• _Exercise requirements_
a) From the op amp page, extract the passage starting at "The resistors value" and ending at "how this works.".
b) Translate this sentence from the op amp page into Spanish: "The other end of R3 is tied to the Op Amp output pin which completes the voltage divider circuit."

• _Page_
·····

Op Amp - Dual-Rail Supply:
This configuration is a Non-inverting Operational Amplifier using a
dual-rail supply consists of two 9 volt batteries. The supply provides
+9V (one rail), with respect to the circuit common(ground) as well as a
-9V (another rail).
The resistors value for R1 and R2 are 10K and the value for R3 is 100K.
Notice that there is a voltage divider circuit build around the inverter pin. One end of the divider is where R2 is tied to circuit common. The center of the divider is where the other end of R2 plus the inverter pin of the Op Amp and one end of R3 are all joined together. The other end of R3 is tied to the Op Amp output pin which completes the voltage divider circuit. One of the INPUT ports is tied to the circuit common point. The second INPUT port is tied to the non-inverting input. To keep this input from floating and picking up stray signals R1 is used. The value is large enough as to not impact the input signal from moving the input voltage around. OK, Here is how this works.
Positive input voltage:
1) The output is sitting at O volts due to the two input voltages being at 0 volts. No voltage drop is across R1, R2 or R3. The Op Amp is at State-2.

·····

• _Dataset content_
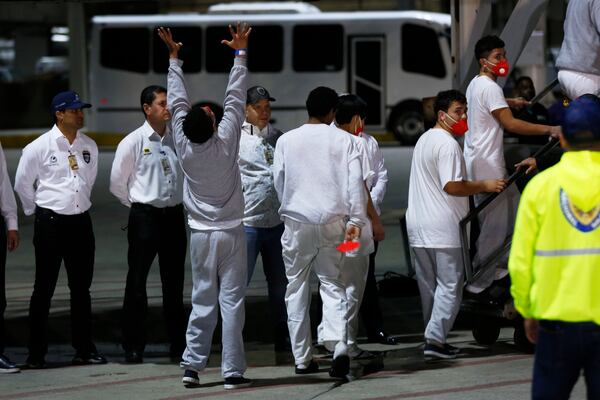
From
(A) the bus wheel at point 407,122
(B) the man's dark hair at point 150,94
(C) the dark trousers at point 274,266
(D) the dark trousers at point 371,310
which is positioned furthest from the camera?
(A) the bus wheel at point 407,122

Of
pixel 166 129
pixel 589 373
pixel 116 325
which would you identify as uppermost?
pixel 166 129

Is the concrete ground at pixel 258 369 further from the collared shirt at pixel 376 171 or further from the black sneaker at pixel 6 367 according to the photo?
the collared shirt at pixel 376 171

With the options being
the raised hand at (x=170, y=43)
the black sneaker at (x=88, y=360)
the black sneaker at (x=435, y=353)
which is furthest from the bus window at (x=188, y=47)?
Answer: the black sneaker at (x=435, y=353)

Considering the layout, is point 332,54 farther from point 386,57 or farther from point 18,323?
point 18,323

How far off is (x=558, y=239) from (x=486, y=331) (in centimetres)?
434

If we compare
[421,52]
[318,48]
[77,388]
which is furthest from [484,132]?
[318,48]

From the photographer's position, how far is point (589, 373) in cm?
482

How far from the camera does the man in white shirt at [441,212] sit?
8484 mm

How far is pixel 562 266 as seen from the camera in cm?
492

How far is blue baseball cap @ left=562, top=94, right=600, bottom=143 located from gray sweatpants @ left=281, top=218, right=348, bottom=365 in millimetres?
3106

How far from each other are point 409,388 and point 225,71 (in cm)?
2273

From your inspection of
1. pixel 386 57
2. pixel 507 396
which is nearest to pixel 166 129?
pixel 507 396

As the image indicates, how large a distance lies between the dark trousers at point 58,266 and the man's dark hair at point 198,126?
4.63 ft

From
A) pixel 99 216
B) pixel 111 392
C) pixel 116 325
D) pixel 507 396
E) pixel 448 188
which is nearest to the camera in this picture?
pixel 507 396
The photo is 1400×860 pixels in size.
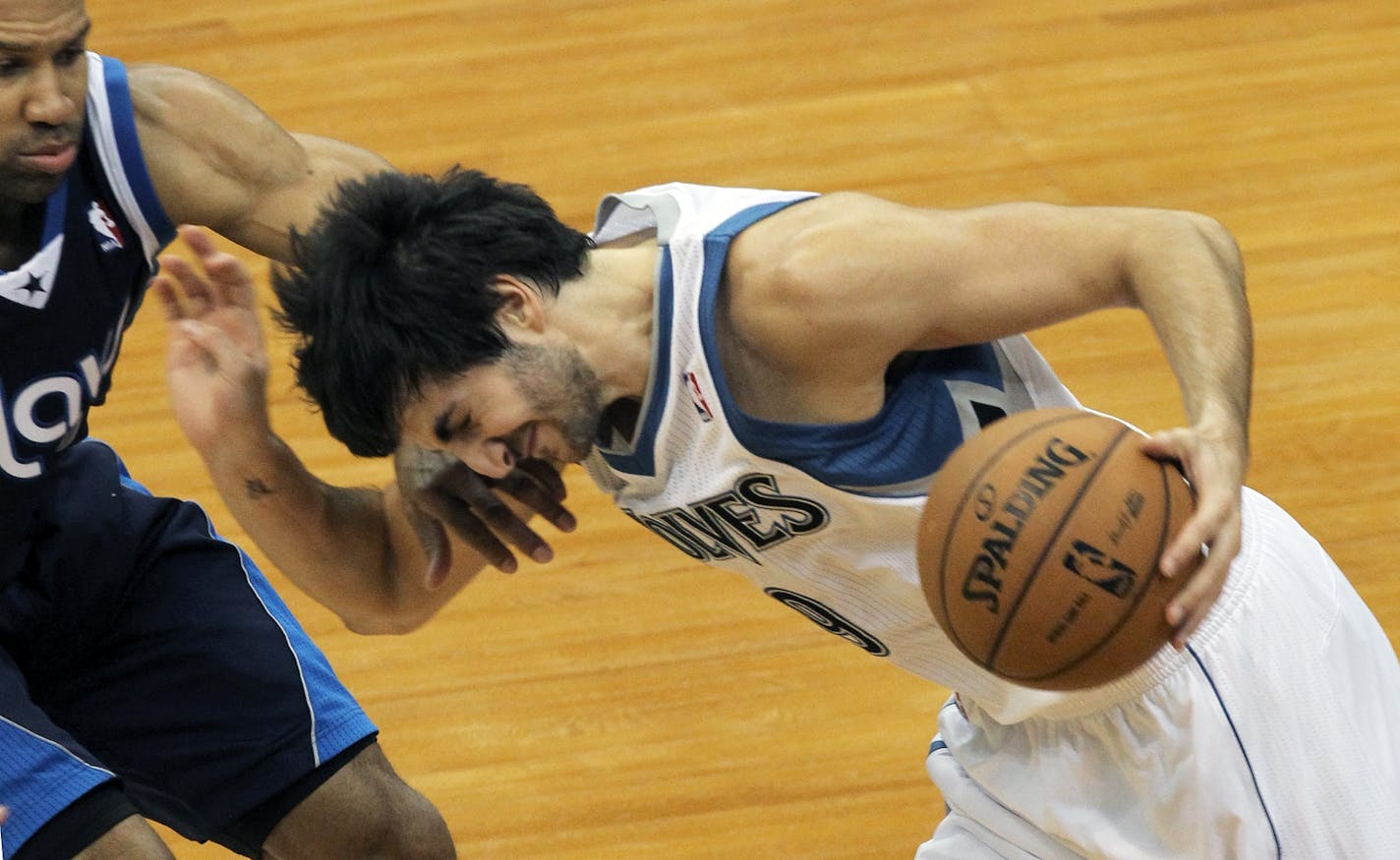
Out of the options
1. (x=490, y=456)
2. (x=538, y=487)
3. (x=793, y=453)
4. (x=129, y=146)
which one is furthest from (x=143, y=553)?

·····

• _Task-by-task solutions_
a)
The resistors value for R1 and R2 are 10K and the value for R3 is 100K.
Notice that there is a voltage divider circuit build around the inverter pin. One end of the divider is where R2 is tied to circuit common. The center of the divider is where the other end of R2 plus the inverter pin of the Op Amp and one end of R3 are all joined together. The other end of R3 is tied to the Op Amp output pin which completes the voltage divider circuit. One of the INPUT ports is tied to the circuit common point. The second INPUT port is tied to the non-inverting input. To keep this input from floating and picking up stray signals R1 is used. The value is large enough as to not impact the input signal from moving the input voltage around. OK, Here is how this works.

b) El otro extremo de R3 está conectado al pin de salida del amplificador operacional, lo que completa el circuito divisor de tensión.